• [DIRECTIONS]:
Within the records below, find the line with "Masked Boobies - Galapagos Islands" and the line with "Spring scene Royalty Free Stock Image", then reproduce exactly those two lines and all lines between them, without any picture.

Stored entries:
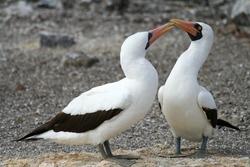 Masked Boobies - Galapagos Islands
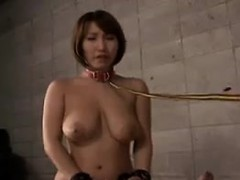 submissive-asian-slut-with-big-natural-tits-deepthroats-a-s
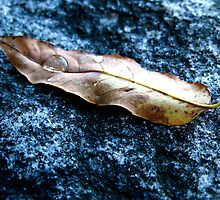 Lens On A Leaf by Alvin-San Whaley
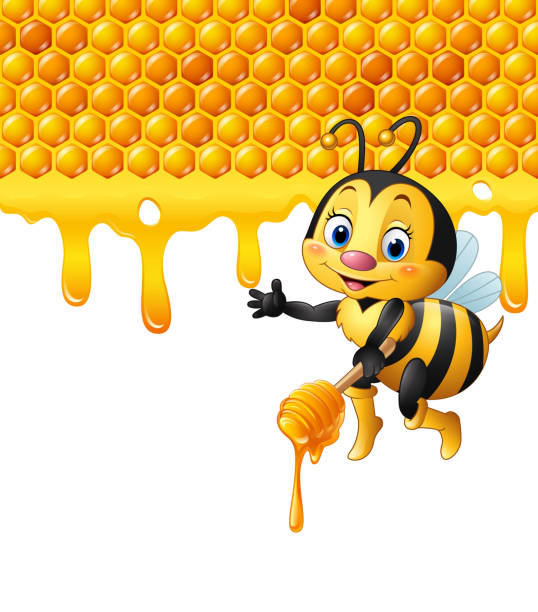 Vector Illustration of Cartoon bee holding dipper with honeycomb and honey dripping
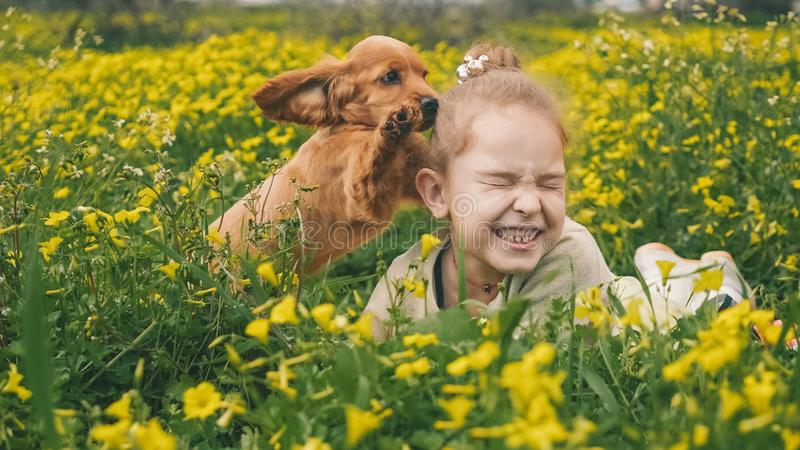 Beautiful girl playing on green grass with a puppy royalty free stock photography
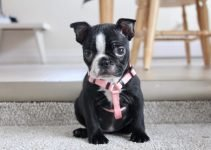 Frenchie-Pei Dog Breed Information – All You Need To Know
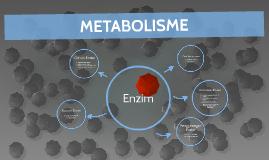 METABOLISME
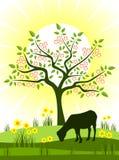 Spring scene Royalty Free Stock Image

--

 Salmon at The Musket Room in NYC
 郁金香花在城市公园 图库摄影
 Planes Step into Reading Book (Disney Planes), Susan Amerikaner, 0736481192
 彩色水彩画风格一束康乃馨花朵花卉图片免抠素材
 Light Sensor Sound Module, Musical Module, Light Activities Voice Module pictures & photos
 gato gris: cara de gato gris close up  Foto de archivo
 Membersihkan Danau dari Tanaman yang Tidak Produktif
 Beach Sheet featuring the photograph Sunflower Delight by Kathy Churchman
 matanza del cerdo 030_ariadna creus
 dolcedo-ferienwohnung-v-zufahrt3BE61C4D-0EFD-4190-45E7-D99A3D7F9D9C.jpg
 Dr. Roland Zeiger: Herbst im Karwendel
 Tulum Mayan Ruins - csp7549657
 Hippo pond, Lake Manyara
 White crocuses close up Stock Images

• [SOLUTION TO THIS TASK]:
 Masked Boobies - Galapagos Islands
 submissive-asian-slut-with-big-natural-tits-deepthroats-a-s
 Lens On A Leaf by Alvin-San Whaley
 Vector Illustration of Cartoon bee holding dipper with honeycomb and honey dripping
 Beautiful girl playing on green grass with a puppy royalty free stock photography
 Frenchie-Pei Dog Breed Information – All You Need To Know
 METABOLISME
 Spring scene Royalty Free Stock Image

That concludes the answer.